Every year around Nov. 1, Santa Monica, Calif., resident Danette hosts a get together in her apartment complex’s courtyard to honor loved ones who have passed. Danette, who asked to keep her last name private, sets up an ofrenda (an altar) where neighbors place photos of the deceased.
It’s not a somber, sad occasion, though. It’s a festive celebration known in the Latin American culture as El Dia de los Muertos, or the Day of the Dead.
El Dia de los Muertos lasts for two days and is often associated with Halloween, although the holidays have separate origins. During Halloween, images of ghosts and skeletons are meant to scare people. Those who celebrate el Dia de los Muertos, on the other hand, colorfully decorate images of skeletons and skulls and display them as a way to make everyone feel more comfortable with death.
Mexico's indigenous people began what is now known as El Dia de los Muertos thousands of years ago. Roman Catholic settlers in Latin America influenced the tradition over time, and it now coincides with the Catholic celebrations of All Saint’s Day on Nov. 1 and All Soul’s Day on Nov. 2.
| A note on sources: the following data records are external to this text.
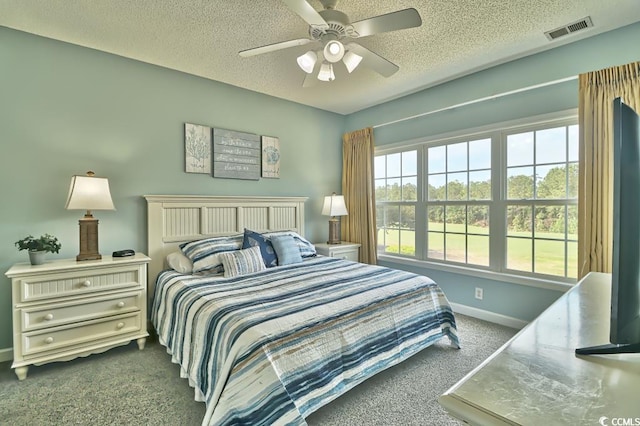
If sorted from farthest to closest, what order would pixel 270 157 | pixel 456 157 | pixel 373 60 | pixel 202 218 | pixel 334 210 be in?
pixel 334 210 → pixel 270 157 → pixel 456 157 → pixel 202 218 → pixel 373 60

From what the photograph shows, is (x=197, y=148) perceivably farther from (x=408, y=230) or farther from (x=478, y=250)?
(x=478, y=250)

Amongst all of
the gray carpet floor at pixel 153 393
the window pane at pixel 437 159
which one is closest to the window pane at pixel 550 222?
the window pane at pixel 437 159

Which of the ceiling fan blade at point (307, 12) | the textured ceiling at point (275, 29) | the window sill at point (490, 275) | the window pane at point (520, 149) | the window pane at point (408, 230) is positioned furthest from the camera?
the window pane at point (408, 230)

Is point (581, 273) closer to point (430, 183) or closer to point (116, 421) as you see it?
point (430, 183)

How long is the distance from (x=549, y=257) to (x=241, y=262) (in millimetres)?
2959

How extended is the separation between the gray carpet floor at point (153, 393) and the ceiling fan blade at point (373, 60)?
2.37m

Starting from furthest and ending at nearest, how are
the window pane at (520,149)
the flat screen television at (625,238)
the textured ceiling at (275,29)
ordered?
1. the window pane at (520,149)
2. the textured ceiling at (275,29)
3. the flat screen television at (625,238)

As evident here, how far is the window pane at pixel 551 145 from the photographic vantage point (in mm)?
2807

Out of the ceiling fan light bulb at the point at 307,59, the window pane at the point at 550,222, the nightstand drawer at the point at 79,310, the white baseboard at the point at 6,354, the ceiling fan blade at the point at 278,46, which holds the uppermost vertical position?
the ceiling fan blade at the point at 278,46

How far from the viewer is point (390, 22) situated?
182cm

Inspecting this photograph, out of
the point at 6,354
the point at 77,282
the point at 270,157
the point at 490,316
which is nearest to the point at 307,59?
the point at 270,157

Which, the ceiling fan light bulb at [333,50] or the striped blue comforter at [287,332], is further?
the ceiling fan light bulb at [333,50]

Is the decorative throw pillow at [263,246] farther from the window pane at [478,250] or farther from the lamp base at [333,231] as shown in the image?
the window pane at [478,250]

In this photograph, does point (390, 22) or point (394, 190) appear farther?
point (394, 190)
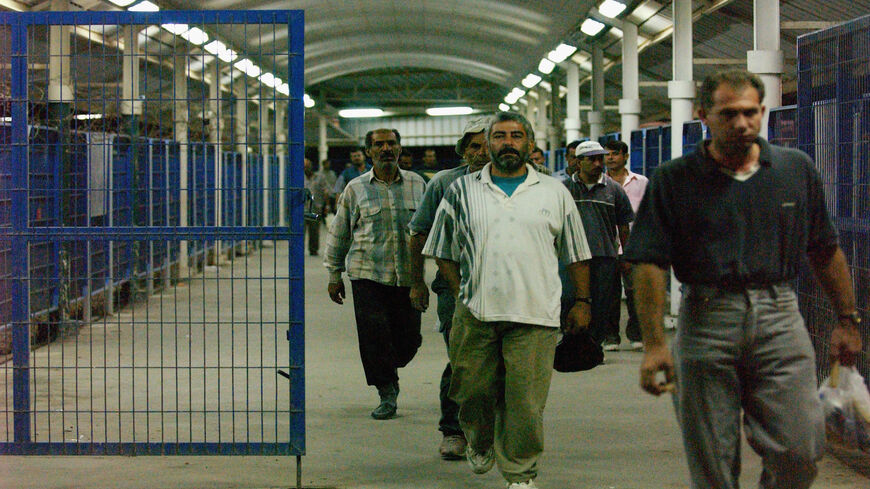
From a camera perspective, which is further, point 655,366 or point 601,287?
point 601,287

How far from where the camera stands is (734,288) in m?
4.07

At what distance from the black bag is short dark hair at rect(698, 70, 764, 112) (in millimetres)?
1960

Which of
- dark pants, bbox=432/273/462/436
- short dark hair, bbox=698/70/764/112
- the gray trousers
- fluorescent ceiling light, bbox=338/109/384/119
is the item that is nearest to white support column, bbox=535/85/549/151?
fluorescent ceiling light, bbox=338/109/384/119

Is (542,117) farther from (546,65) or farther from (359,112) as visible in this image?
(359,112)

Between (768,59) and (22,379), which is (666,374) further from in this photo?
(768,59)

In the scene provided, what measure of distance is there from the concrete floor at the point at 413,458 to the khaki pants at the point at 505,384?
45 centimetres

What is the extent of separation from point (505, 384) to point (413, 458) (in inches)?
45.9

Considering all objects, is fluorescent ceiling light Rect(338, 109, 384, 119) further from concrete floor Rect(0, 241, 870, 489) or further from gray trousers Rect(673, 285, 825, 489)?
gray trousers Rect(673, 285, 825, 489)

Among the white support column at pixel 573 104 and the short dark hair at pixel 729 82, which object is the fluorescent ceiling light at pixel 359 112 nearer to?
the white support column at pixel 573 104

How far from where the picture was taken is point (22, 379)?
20.4ft

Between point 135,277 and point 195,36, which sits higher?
point 195,36

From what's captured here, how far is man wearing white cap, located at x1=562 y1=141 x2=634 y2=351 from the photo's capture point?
945cm

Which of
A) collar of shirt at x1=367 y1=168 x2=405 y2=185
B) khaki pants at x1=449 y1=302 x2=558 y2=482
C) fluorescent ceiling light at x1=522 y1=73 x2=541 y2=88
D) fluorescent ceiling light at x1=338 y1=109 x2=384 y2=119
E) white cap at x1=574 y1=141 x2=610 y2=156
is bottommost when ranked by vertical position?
khaki pants at x1=449 y1=302 x2=558 y2=482

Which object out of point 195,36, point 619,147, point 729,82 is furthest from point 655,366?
point 195,36
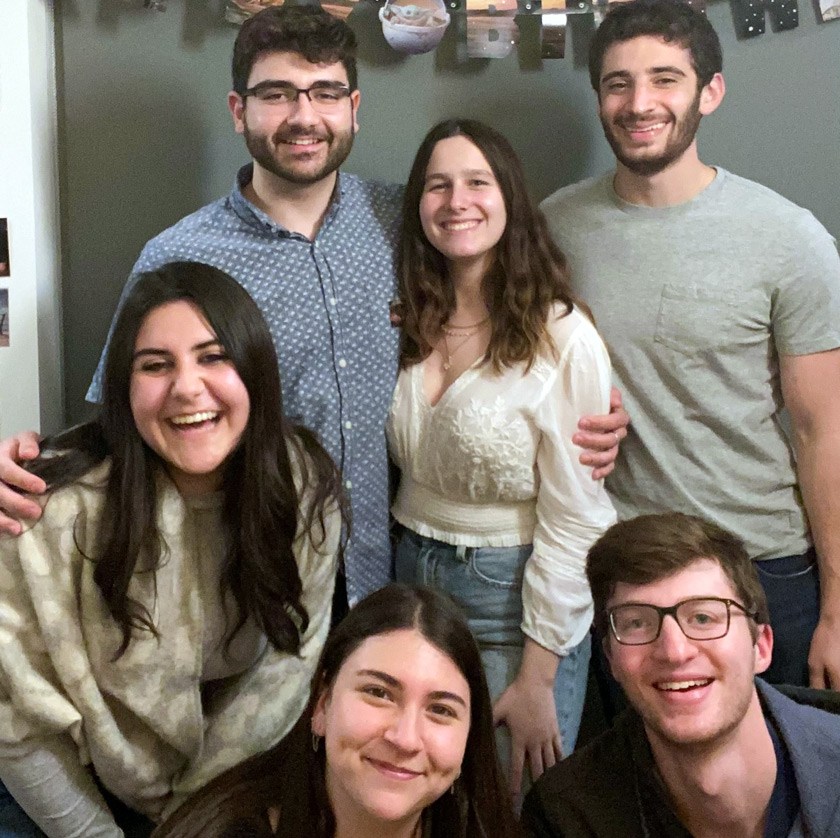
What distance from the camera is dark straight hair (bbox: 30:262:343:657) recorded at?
151 cm

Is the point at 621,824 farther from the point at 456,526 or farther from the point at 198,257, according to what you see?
the point at 198,257

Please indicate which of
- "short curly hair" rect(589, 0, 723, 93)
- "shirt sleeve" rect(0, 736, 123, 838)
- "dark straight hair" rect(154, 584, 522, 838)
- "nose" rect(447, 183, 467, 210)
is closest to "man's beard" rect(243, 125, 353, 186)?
"nose" rect(447, 183, 467, 210)

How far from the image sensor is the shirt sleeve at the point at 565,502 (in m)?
1.75

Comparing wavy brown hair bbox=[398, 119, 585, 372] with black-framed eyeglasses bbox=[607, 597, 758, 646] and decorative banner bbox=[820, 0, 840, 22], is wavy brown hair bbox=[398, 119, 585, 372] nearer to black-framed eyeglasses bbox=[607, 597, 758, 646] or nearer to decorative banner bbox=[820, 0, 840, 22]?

Some believe that it’s easier to communicate with the souls of the dead on those days, so they visit cemeteries, decorate tombstones and set up altars to honor loved ones who have passed.
Traditionally, deceased children are honored on Nov. 1, and deceased adults are honored on Nov. 2.
El Dia de los Muertos is a colorful, flavorful holiday and can very much be enjoyed by children. Here are some tips on making it fun:
- Decorate your home with flowers, including marigolds, which are believed to attract the souls of the deceased. If you can’t fill a room with fresh flowers, make tissue-paper flowers with your children before or during the party and display those instead.
- Hang images of skeletons and skulls. Use a skull template for a variety of crafts, such as making masks with the kids or using it to dust powdered sugar in the shape of a skull on top of a chocolate cake. To do the latter project, trace one of the skulls in the middle of a larger piece of paper, cut out the skull leaving the paper that surrounds it and place that negative image on top of the cake. Cut out the skull’s facial features and place those on the cake where they would appear on the skull’s face. Gently dust powdered sugar on visible part of the cake using a flour sifter and then carefully lift off the paper pieces to reveal the skull.
- Set up an altar and decorate it with crosses, candles, flowers, photos of the deceased and offerings, such as the favorite foods of those who have passed.
- Make and wear shell bracelets, the noise from which is believed to wake up the dead.
- Serve traditional Dia de los Muertos food, such as sugared skulls, pan de muerto and tamales.
- Tell funny stories about the deceased.
At Danette’s annual party in Santa Monica, children make crafts, such as bracelets made from skull beads, and are given Dia de los Muertos stickers and coloring books for winning at freeze dancing or wearing the best costume.
She says the children are taught to think of happy memories of the people who have passed and to “celebrate the dead to remember to live more.”
“I think the saying is, ‘Don’t fear dying. Fear not having lived,’” Danette says.